Ed. 74.8%, mp. 248-250 ° C

Elemental analysis: for C ₈ H ₈ FNO2 (169.28)

Calc: C, 56.73 Found: C, 56.53

H - 4.72 H - 4.65

N - 8.27 N - 8.30 p-Isopropylphenylglycine (Formula 1, R = -CH (CH ₈ ) ₈ )

Ed. 90.11%, mp. 285 ° C

Elemental analysis: for CnH1 ₅ NO2 (193.32)

Calc: C, 68.28 Found: C, 68.11

H - 7.75 H - 7.70

N - 7.24 N - 6.99

Phenylglycine (Formula 1, R = H)

Ed. 80.4%, mp. 270 ° C (m.p. 270 ° C; Vogel 1984, 471)

Elemental analysis: for C ₈ HgNO2 (151.15)

Calc .: C, 63.51 Found: C, 63.30

H - 5.95 H - 5.79

N - 9.26 N - 9.24

PL 194 965 B1 p-Bromophenylglycine (Formula 1, R = p-Br)

Ed. 78.8%, mp. 230-232 ° C

Elemental analysis: for C ₈ H ₈ BrNO ₂ (230.35)

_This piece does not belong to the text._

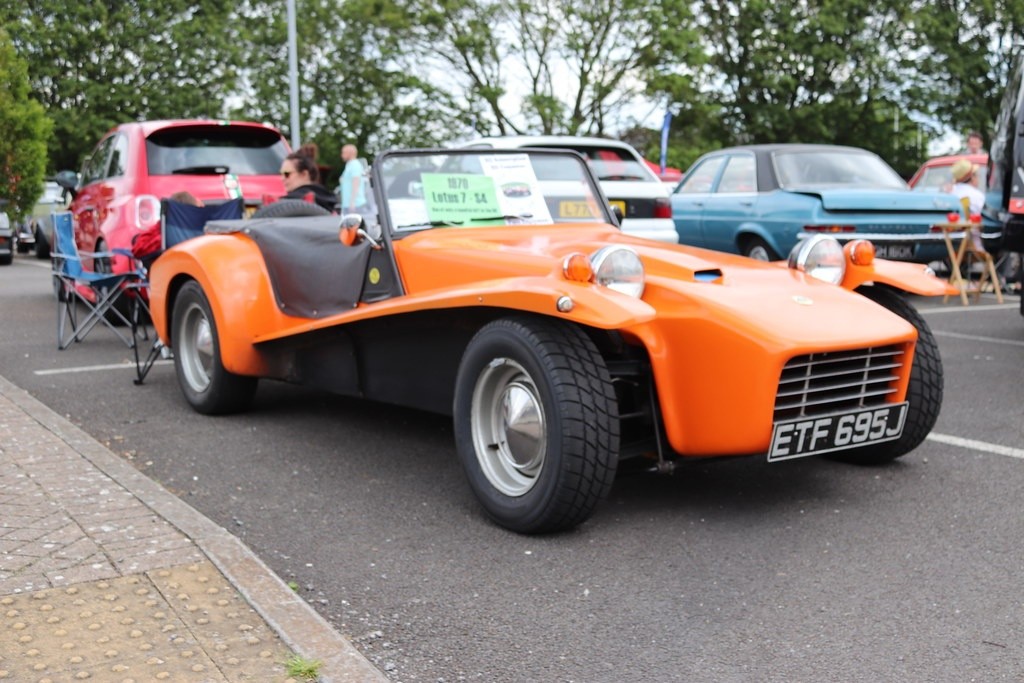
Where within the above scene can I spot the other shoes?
[155,339,174,358]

Calc: C 41.67 Found C 41.48

H - 3.47 H - 3.46

N - 6.07 N - 5.96

Claims (7)

Patent claims 1.As a result of the removal of phenylooliccyy and its ppoCoOdyC by the formula 1, where R represents a hydrogen atom, a halogen atom, a straight or branched alkyl or alkoxy group containing from 1 to 4 carbon atoms by the condensation of an appropriate arylaldehyde with a cyanide reaction, reacts in a solvent to equimolar amounts of benzaldehyde of formula 2, where R is the same as in formula 1, and alkali metal cyanide, in the presence of a condensing agent, and the reaction is carried out without isolation of the intermediate product. 2. Corresponding to the texts.1, changed. that is, the salt of coal, preferably ammonium carbonate. 3. Provide the service. 1albb2, with changed. ię rOdnkooydnyójeccstooójen ię in n molar bearing in relation to both reactants. 4. Sppoóówae-ugzzntrz.1 zaaiieenytym, that neenojeprc> waadis ięw mienoźninniedl ηπίο water-miscible solvent. 5. Way according to the outside. 4, changed by the fact that γ ^ Ιο ^ I believe there is! in a multiplier of water and a water-miscible solvent in a 1: 1 volume ratio. 6. ίpooóówan-Jg zzaSz ^ zznmieenatym. that reenojępιΌwaadisięw mienźninniewa with an alcohol selected from the group consisting of lower aliphatic alcohols and lower aliphatic ketones or icO mixtures. 7. The method according to p. 6. The process of claim 6, wherein the reaction is carried out in a water-ethanol mixture.